* PROBLEM DESCRIPTION
Could you return everything from the line containing "Which item, drawn from" down to the end of the records below, both ends included, reproduced character for character?

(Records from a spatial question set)
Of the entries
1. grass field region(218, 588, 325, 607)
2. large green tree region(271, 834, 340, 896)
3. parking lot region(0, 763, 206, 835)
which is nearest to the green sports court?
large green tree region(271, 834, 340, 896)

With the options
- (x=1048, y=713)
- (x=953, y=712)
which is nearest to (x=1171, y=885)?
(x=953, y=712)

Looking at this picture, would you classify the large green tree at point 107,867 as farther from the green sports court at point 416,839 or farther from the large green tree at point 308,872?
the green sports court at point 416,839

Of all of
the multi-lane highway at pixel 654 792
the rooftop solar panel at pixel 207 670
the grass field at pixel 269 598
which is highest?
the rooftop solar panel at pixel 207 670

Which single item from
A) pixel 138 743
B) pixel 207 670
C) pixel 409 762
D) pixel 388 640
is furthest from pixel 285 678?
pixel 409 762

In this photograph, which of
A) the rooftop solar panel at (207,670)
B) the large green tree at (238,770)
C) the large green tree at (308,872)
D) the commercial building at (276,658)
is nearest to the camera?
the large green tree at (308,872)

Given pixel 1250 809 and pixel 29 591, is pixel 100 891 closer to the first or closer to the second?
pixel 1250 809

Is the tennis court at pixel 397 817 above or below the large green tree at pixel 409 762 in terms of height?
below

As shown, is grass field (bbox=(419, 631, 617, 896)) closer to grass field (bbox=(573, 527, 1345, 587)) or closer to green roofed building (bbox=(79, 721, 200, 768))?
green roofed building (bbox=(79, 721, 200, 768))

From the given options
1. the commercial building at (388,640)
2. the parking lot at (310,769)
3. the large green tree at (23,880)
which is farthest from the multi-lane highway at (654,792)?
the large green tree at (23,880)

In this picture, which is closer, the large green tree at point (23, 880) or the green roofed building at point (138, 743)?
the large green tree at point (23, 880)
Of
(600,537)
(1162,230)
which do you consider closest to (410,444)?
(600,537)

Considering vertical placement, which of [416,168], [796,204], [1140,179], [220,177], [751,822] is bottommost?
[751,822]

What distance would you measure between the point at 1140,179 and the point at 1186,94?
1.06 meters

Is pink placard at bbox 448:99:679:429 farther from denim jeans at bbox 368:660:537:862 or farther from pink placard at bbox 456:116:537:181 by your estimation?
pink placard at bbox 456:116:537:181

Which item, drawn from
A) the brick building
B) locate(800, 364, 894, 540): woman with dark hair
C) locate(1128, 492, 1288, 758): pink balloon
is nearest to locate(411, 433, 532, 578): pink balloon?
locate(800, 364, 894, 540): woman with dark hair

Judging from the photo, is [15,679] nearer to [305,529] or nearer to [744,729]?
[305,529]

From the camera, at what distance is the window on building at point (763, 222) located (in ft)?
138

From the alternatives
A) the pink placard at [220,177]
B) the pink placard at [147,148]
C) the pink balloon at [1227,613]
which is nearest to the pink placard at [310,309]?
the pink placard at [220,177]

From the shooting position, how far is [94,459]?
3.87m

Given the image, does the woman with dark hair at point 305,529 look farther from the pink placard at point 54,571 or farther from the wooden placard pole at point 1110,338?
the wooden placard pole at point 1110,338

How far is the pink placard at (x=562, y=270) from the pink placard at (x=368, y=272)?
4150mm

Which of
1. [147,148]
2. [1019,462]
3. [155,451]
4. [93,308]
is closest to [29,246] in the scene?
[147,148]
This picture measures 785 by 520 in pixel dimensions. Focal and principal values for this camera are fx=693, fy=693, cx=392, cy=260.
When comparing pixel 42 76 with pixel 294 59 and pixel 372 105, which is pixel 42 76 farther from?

* ANSWER TO THIS EXERCISE
Which item, drawn from
A) the brick building
B) locate(800, 364, 894, 540): woman with dark hair
C) locate(1128, 492, 1288, 758): pink balloon
is nearest to locate(411, 433, 532, 578): pink balloon?
locate(800, 364, 894, 540): woman with dark hair

Judging from the photo, is [15,679] nearer to [305,529] or nearer to [744,729]?
[305,529]

From the camera, at what distance is the window on building at point (763, 222) located (in ft)?
138

From the alternatives
A) the pink placard at [220,177]
B) the pink placard at [147,148]
C) the pink balloon at [1227,613]
which is nearest to the pink placard at [310,309]?
the pink placard at [220,177]

From the shooting position, how far is [94,459]?
3.87m

Given the image, does the woman with dark hair at point 305,529 look farther from the pink placard at point 54,571 or farther from the wooden placard pole at point 1110,338?
the wooden placard pole at point 1110,338

How far is the pink placard at (x=562, y=270) from the pink placard at (x=368, y=272)?
4150mm

Which of
1. [147,148]
2. [1019,462]
3. [155,451]
4. [93,308]
is closest to [29,246] in the scene?
[147,148]
This picture measures 785 by 520 in pixel dimensions. Focal and principal values for this camera are fx=693, fy=693, cx=392, cy=260.
When comparing pixel 42 76 with pixel 294 59 and pixel 372 105, which is pixel 42 76 farther from?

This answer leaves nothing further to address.